Predicted log P vs Exp log S I have also plotted a graph using predicted log P vs experimental log S. What do you think?

mattodd commented 10 months ago

@ucnvwqt well I think these are certainly better representations, in terms of data scatter. The trends are a little easier to see, but obviously the correlations are still very weak.

I'm assuming that you get the same general scatter for each of our three datasets - the original, the additional, and the separate dataset from Han Wee Ong?

You could manually take a look at some of the biggest outliers - maybe take 10 compounds that are significantly off the line and see if there is anything notable about their structures?

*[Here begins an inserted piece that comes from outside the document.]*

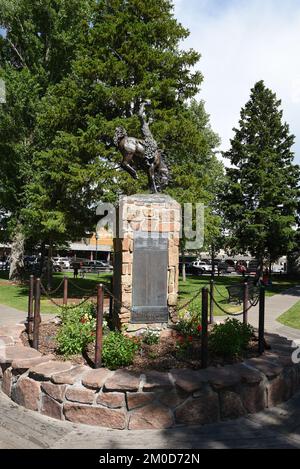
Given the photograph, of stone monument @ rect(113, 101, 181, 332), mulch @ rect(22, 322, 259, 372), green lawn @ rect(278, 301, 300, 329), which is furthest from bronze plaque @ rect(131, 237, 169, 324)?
green lawn @ rect(278, 301, 300, 329)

If there is nothing obvious, then I think we need now to start comparing what we're finding with lit, which will be an important part of your thesis. In an ideal world you would find some published studies of experimental vs calculated solubilities and in that ideal world the paper would contain a dataset similar to the ones we have, that would allow you to check your method vs the published one, just to confirm that there is not something about your method that is unusual. In other words: are your results unexpected?

ucnvwqt commented 10 months ago

@mattodd the attached photo contains 6 compounds that are significantly off the line and i realised that there are lack of benzene rings in the structures of these compounds while most of the other compounds contains at least 2 to 3 benzene rings. I wonder if benzene rings would really have an effect on the solubility of the compounds. Furthermore, I have calculated the correlation coefficient (r) for each software in predicting log s and log p. Do you have any idea of what other statistical calculations should i include for the analysis? Apart from that, I prepare to talk about the structures of the significant outliers in the discussion section. What else do you think i can add to the discussion part of my thesis? outliers

mattodd commented 9 months ago

Hi @ucnvwqt - well, I'm not sure the outliers have much in common. One does indeed have a benzene ring and others have aromatic heterocyclic rings. The top one is very polar (lots of H-bonding going on). Four of the compounds have reactive functional groups that are likely to make them useful in the discovery of covalent inhibitors. But nothing's leaping out. You'd need to see whether any of these features exist also in compounds close to the trend line to see whether they might be responsible for their being outliers. In short, I don't yet know.